### Exercise directions
Reproduce each line, exactly, from the one containing "handsomedogs:  This is" through the end of the material. Exclude pictures.

### Material provided
++++++++++

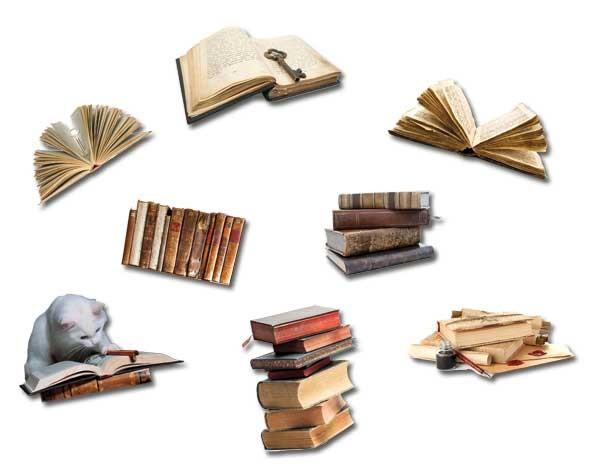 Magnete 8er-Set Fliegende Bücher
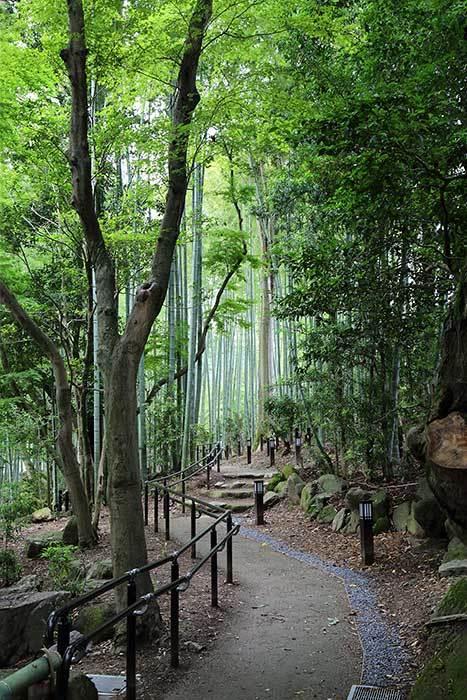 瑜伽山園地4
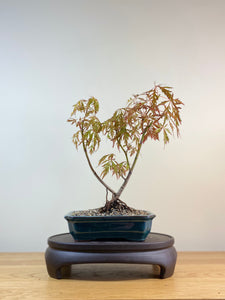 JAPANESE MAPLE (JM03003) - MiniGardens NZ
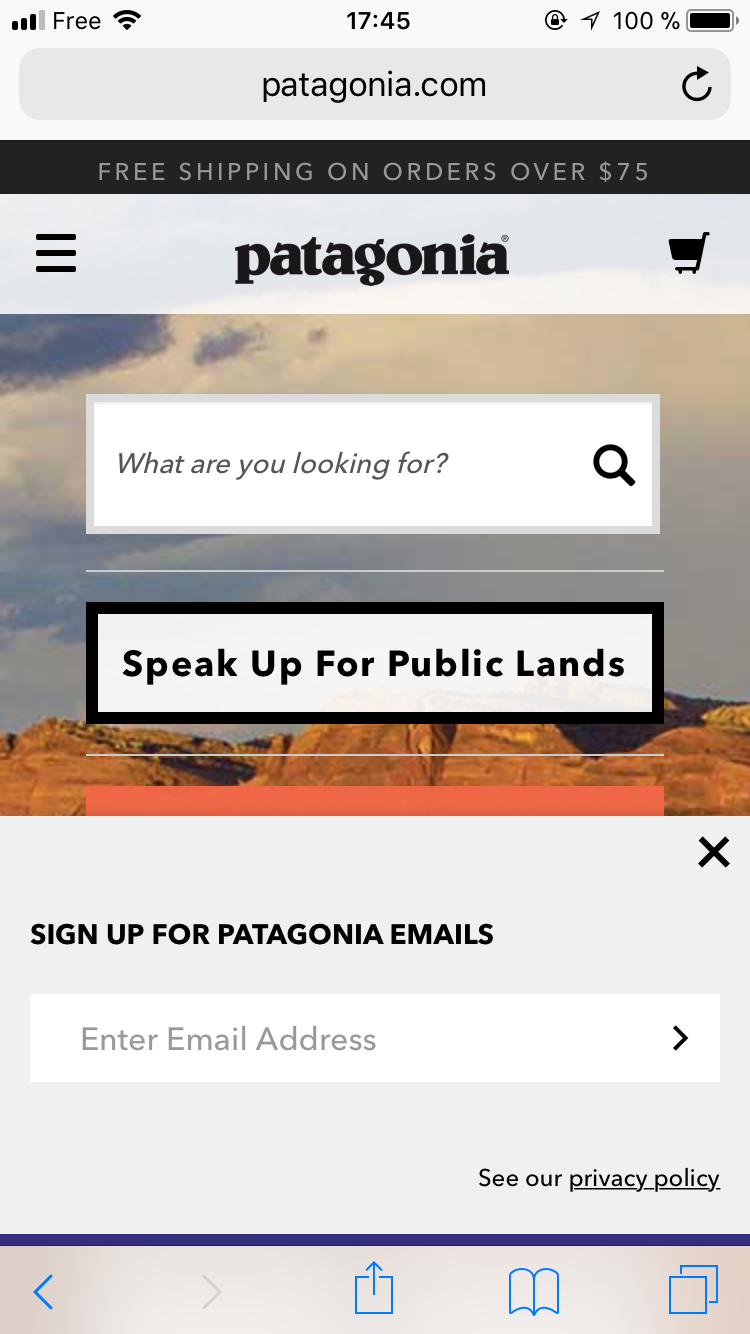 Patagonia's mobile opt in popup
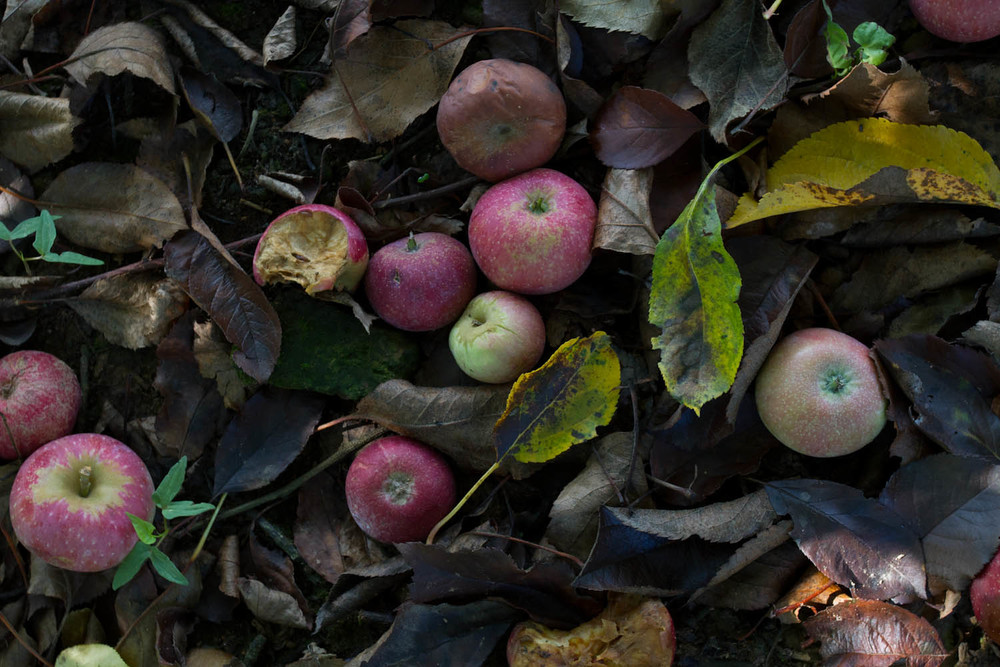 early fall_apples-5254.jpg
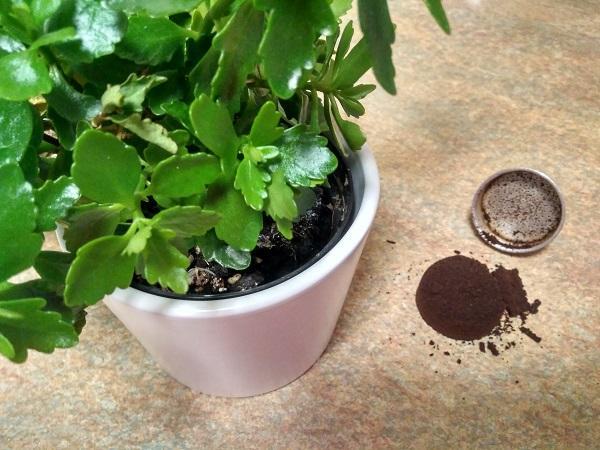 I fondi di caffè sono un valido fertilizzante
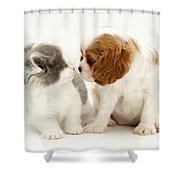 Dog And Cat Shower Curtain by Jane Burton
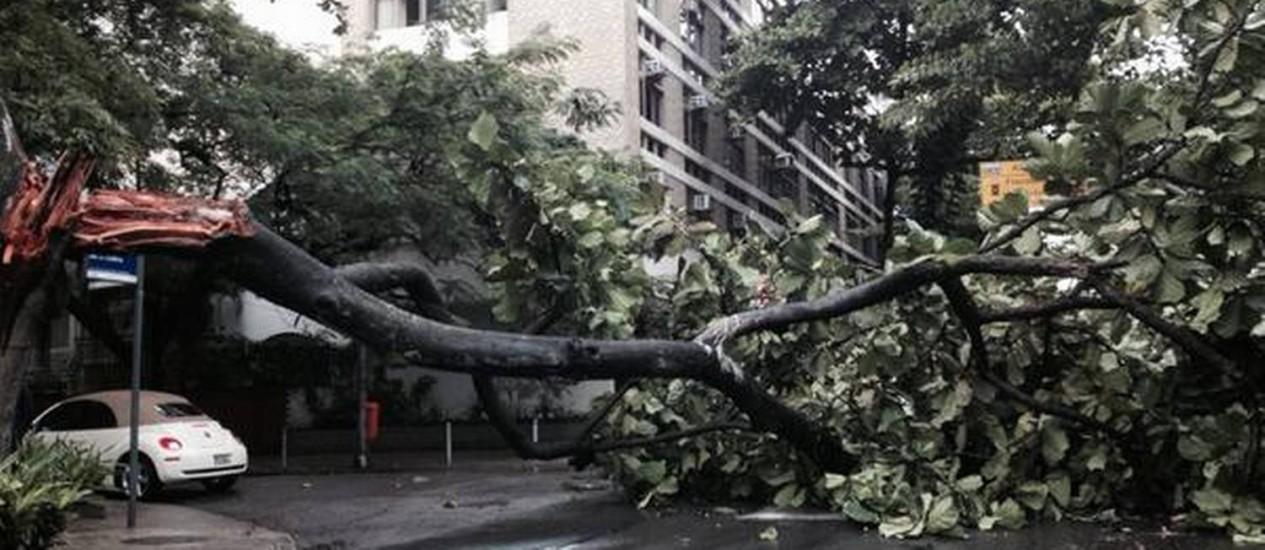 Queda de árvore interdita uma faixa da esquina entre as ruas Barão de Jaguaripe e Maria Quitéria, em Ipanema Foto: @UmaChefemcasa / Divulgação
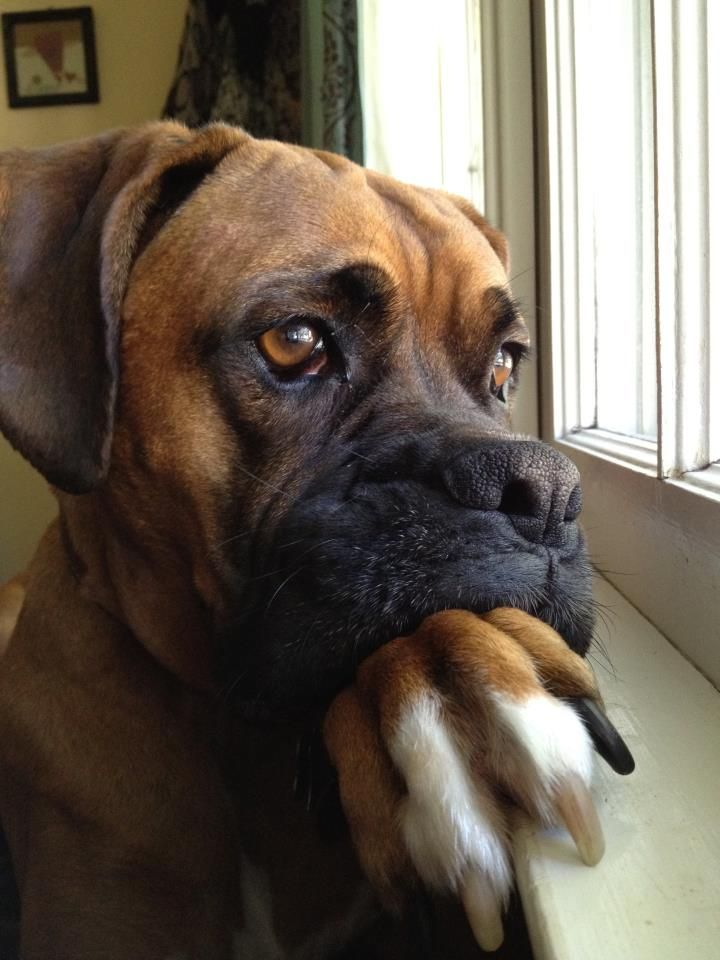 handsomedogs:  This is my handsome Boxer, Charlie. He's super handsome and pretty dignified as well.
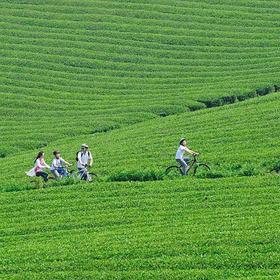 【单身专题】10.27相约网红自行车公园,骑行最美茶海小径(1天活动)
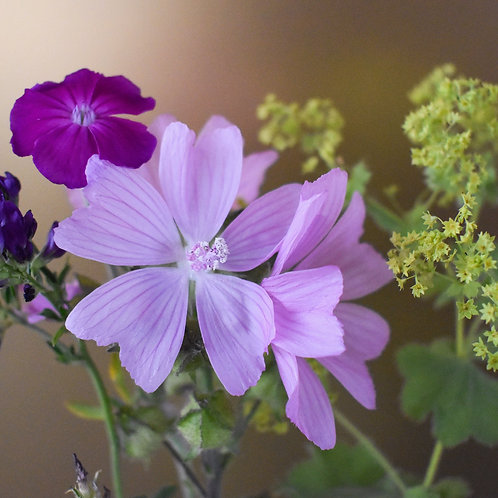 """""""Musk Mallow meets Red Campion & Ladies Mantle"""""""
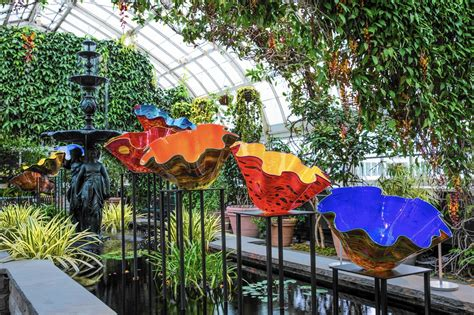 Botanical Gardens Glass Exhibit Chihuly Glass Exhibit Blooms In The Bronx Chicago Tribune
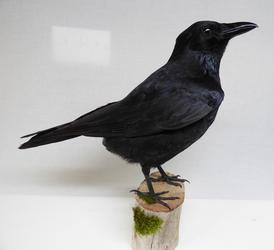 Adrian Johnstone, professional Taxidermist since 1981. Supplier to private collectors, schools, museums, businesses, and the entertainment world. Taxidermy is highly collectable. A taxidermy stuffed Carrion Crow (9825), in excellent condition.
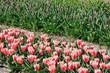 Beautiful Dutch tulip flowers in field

++++++++++

### Result of the exercise
 handsomedogs:  This is my handsome Boxer, Charlie. He's super handsome and pretty dignified as well.
 【单身专题】10.27相约网红自行车公园,骑行最美茶海小径(1天活动)
 """""""Musk Mallow meets Red Campion & Ladies Mantle"""""""
 Botanical Gardens Glass Exhibit Chihuly Glass Exhibit Blooms In The Bronx Chicago Tribune
 Adrian Johnstone, professional Taxidermist since 1981. Supplier to private collectors, schools, museums, businesses, and the entertainment world. Taxidermy is highly collectable. A taxidermy stuffed Carrion Crow (9825), in excellent condition.
 Beautiful Dutch tulip flowers in field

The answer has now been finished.